**What the task asks:**
Within the listing below, filter for "appearance" and copy every matching line.
--*--
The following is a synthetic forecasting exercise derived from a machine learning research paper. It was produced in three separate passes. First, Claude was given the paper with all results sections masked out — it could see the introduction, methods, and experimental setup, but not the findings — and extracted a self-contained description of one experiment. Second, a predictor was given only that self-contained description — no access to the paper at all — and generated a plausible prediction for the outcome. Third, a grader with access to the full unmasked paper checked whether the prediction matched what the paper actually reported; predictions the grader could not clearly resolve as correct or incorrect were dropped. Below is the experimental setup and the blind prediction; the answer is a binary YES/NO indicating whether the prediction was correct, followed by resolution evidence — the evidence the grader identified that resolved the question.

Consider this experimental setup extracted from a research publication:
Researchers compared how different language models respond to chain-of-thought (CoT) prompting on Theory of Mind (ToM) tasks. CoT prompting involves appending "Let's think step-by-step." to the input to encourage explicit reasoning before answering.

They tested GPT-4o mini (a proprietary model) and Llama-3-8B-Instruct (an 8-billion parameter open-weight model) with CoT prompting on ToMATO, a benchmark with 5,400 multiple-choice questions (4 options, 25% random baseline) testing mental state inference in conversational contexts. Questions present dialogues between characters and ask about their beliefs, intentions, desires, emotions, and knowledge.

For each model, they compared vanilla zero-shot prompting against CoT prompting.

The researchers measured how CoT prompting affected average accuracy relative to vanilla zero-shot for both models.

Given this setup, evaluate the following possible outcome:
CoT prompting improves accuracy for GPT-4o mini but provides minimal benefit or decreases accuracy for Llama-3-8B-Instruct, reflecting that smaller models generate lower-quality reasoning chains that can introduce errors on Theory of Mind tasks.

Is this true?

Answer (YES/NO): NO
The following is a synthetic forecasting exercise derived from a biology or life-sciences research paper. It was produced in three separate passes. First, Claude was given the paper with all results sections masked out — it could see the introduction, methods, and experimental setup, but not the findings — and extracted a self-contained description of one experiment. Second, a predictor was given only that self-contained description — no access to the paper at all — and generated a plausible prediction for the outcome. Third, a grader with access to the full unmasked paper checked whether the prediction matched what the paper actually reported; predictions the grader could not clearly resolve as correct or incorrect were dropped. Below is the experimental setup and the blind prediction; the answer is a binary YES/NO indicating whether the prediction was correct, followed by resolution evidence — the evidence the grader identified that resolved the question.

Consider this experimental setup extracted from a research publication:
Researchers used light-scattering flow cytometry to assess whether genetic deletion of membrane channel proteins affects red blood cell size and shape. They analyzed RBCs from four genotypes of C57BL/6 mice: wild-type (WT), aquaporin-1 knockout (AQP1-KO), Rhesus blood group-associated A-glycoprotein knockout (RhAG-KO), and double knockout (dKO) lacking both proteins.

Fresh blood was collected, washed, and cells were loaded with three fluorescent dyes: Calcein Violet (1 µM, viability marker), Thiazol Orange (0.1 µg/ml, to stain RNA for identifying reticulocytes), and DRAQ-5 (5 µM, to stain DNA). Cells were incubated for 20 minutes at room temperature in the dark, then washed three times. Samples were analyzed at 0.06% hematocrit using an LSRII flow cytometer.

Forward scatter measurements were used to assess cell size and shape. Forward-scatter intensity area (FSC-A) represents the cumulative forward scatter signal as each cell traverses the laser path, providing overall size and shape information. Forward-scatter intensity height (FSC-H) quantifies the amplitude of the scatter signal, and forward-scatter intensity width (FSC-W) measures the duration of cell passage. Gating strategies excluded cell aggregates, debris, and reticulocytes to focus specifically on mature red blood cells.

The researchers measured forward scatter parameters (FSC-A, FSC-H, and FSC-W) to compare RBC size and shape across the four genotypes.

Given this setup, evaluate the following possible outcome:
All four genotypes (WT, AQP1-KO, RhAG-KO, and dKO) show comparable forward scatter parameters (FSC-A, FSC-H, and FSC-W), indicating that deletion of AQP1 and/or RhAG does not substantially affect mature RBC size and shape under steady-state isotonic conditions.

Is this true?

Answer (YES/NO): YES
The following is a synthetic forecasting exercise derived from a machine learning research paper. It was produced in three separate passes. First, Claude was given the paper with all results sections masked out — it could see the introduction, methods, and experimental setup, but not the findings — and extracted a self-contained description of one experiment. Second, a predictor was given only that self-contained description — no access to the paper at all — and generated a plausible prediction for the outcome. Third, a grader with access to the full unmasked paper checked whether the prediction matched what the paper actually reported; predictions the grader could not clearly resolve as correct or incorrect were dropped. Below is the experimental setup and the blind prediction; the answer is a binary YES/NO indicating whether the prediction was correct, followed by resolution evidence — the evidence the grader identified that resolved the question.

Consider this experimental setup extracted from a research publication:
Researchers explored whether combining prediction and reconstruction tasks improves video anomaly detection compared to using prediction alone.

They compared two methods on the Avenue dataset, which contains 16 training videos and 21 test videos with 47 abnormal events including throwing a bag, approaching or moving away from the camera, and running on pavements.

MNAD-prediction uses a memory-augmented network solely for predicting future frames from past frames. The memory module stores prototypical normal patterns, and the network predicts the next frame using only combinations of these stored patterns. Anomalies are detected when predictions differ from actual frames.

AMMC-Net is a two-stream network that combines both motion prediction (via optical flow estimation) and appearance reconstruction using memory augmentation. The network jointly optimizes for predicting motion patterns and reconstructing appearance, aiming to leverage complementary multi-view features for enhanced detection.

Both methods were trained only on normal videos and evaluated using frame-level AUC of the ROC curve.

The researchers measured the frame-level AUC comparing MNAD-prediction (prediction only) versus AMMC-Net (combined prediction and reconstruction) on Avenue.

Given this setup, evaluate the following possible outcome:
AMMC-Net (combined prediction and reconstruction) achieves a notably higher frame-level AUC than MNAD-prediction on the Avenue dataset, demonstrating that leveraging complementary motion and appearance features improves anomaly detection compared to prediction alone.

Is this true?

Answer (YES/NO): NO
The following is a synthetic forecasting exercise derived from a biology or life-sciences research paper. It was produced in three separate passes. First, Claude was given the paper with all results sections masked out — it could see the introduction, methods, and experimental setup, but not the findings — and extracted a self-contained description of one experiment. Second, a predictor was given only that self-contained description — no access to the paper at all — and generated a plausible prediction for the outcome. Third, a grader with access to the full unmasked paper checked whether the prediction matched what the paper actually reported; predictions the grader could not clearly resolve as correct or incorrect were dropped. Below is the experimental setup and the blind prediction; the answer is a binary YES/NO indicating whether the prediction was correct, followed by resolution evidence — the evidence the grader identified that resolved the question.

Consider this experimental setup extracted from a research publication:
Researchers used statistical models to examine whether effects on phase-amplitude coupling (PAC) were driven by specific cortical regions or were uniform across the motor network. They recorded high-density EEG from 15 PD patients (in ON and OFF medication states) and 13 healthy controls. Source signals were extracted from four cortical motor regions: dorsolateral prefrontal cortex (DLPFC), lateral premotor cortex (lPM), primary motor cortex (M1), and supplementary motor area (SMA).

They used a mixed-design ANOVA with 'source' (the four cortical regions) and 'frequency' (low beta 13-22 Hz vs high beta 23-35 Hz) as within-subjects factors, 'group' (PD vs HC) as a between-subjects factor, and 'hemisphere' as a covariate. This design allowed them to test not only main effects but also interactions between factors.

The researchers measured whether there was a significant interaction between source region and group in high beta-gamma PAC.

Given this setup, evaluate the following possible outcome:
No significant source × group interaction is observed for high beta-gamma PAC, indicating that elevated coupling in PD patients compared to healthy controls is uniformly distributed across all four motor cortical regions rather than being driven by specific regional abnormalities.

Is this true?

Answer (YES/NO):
--*--
**Answer space:**
AMMC-Net is a two-stream network that combines both motion prediction (via optical flow estimation) and appearance reconstruction using memory augmentation. The network jointly optimizes for predicting motion patterns and reconstructing appearance, aiming to leverage complementary multi-view features for enhanced detection.
AMMC-Net (combined prediction and reconstruction) achieves a notably higher frame-level AUC than MNAD-prediction on the Avenue dataset, demonstrating that leveraging complementary motion and appearance features improves anomaly detection compared to prediction alone.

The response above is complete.